▶ TASK DETAILS
Give the timestamp of every comment Peter Cordes posted in the comment thread on Collatz sequence optimization.

▶ DOCUMENT EXCERPT

'''

If I understand gnasher's idea above correctly, I think tail memoization is an orthogonal optimization. So you could conceivably do both. It would be interesting to investigate how much you could gain from adding memoization to gnasher's algorithm.

@Peter Cordes 2016-11-06 12:03:04

Oh, right you could have another LUT for once you get below n=128. Good point, if a lot of sequences get down to small numbers quickly, the tails could end up taking a lot of time once you speed up the process of getting there by a huge factor.

@Peter Cordes 2016-11-06 12:11:31

I doubt it's worth the CPU time to compute hash functions and manage a huge hash table to memoize the whole thing, since cache misses take hundreds of cycles. The recurrence with gnasher's method takes ~10 cycles on Haswell per iteration (L1 load-use latency(5) + multiply(3) + ADD + AND latency), doing 8 bits every time. I guess worth trying, though. IIRC, Skylake L1 load-use latency is 1c faster for integer loads.

@Emanuel Landeholm 2016-11-06 15:12:12

You could tune memoization by only caching tails of length in a certain range. (I have working code that does just that). I wouldn't fret about hashing. Hashing is fast these days. Hashing is sufficiently close to O(1) that you needn't worry. You only need gnasher's code when there is a cache miss. The way I understand gnasher's code is that it is basically compressing a fixed number of iterations into one iteration, which means that collatz sequence generation is still O(log N) or whatever. O(1) beats O(log N) for N sufficiently large.

@Peter Cordes 2016-11-06 15:27:19

The speed of a hash table on real hardware also worsens with size, as it grows larger than L1 cache, then larger than L2 cache, then L3, then TLB misses. (Or even larger than RAM, requiring a disk access). You have a good point, but the constant factors matter a lot. Gnasher's LUT is still actually O(seq_len): it does fixed numbers of iterations at once. The multiply and add can grow N more than knocking off the last 8 bits shrinks it. (Doing any better than O(seq_len) with O(1) memory would probably require a proof of the Collatz conjecture or something, or be a proof.)

'''

▶ ENTRIES
'''

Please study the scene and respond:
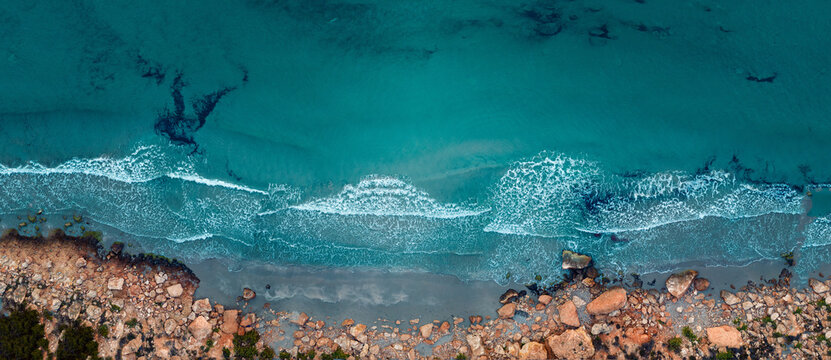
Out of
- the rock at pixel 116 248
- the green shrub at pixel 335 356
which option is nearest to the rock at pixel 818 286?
the green shrub at pixel 335 356

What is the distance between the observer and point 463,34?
12164mm

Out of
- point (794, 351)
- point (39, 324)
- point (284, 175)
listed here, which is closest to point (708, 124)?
point (794, 351)

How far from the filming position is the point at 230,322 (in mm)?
11797

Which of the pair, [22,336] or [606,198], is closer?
Result: [22,336]

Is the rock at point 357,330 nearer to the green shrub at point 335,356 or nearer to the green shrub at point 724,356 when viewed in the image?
the green shrub at point 335,356

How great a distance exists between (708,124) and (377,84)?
8419mm

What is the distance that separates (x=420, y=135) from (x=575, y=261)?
5019 millimetres

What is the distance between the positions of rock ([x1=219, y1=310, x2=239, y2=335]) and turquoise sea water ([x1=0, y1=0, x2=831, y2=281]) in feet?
4.79

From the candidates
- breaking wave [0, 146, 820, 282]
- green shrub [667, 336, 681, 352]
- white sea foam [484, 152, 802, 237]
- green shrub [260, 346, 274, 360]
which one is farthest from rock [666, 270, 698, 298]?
green shrub [260, 346, 274, 360]

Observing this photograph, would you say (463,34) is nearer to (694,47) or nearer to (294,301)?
(694,47)

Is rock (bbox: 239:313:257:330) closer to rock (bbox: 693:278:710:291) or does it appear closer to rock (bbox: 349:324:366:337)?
rock (bbox: 349:324:366:337)

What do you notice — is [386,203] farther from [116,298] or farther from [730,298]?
[730,298]

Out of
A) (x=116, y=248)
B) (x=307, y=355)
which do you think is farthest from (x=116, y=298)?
(x=307, y=355)

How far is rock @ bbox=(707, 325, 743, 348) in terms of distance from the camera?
460 inches
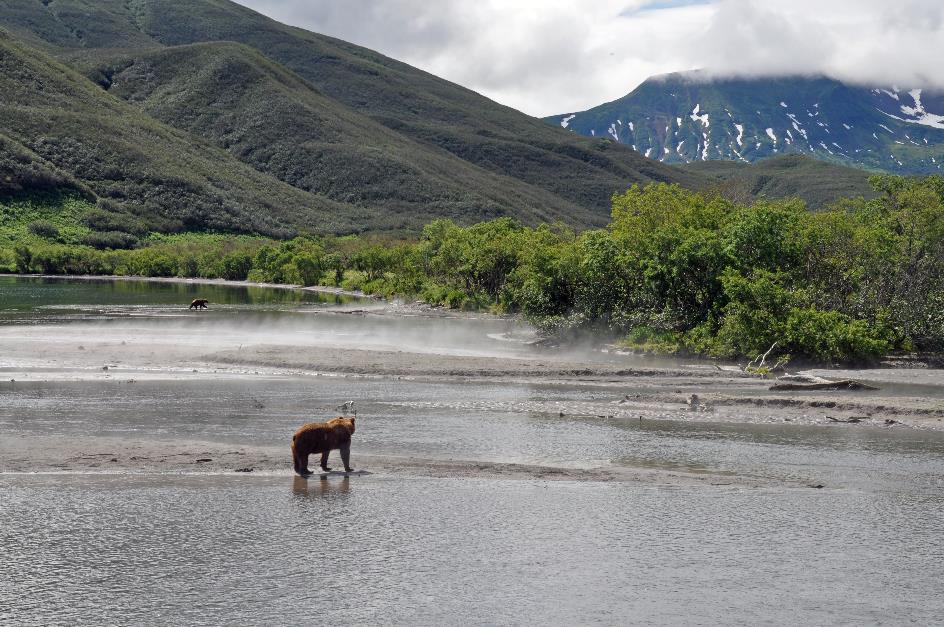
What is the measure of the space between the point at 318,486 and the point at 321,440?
1.13m

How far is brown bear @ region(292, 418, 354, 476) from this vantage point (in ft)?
70.2

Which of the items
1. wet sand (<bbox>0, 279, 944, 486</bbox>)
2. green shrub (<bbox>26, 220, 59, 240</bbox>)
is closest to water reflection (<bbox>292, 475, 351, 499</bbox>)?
wet sand (<bbox>0, 279, 944, 486</bbox>)

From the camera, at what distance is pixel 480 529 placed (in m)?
18.8

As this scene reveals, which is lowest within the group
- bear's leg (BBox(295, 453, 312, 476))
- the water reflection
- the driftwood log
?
the water reflection

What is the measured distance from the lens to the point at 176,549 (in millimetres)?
17344

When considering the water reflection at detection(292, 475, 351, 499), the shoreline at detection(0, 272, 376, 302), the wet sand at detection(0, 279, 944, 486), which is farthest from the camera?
the shoreline at detection(0, 272, 376, 302)

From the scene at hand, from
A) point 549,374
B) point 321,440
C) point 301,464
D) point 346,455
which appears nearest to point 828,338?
point 549,374

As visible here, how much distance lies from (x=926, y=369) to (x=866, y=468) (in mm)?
23169

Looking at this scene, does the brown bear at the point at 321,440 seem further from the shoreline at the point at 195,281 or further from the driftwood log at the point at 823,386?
the shoreline at the point at 195,281

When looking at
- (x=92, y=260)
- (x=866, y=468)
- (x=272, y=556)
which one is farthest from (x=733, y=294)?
(x=92, y=260)

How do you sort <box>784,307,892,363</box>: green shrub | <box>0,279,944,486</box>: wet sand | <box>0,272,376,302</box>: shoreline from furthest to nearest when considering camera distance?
<box>0,272,376,302</box>: shoreline < <box>784,307,892,363</box>: green shrub < <box>0,279,944,486</box>: wet sand

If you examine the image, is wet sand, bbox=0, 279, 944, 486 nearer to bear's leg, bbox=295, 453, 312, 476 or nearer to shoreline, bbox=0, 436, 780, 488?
shoreline, bbox=0, 436, 780, 488

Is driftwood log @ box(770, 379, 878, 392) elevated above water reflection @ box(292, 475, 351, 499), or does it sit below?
above

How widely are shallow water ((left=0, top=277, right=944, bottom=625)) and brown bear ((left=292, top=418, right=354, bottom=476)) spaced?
594mm
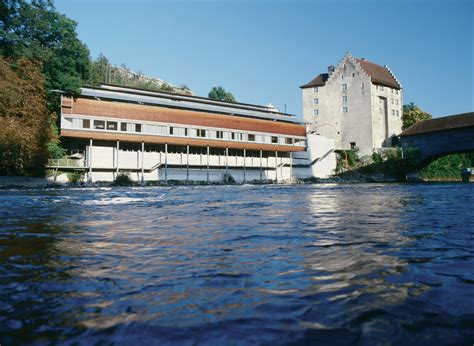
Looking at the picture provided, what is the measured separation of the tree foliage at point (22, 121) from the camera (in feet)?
73.8

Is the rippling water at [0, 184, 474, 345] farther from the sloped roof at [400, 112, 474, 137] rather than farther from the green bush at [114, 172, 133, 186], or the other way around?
the sloped roof at [400, 112, 474, 137]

'''

▶ RESPONSE TO THIS EXERCISE
2016-11-06 12:03:04
2016-11-06 12:11:31
2016-11-06 15:27:19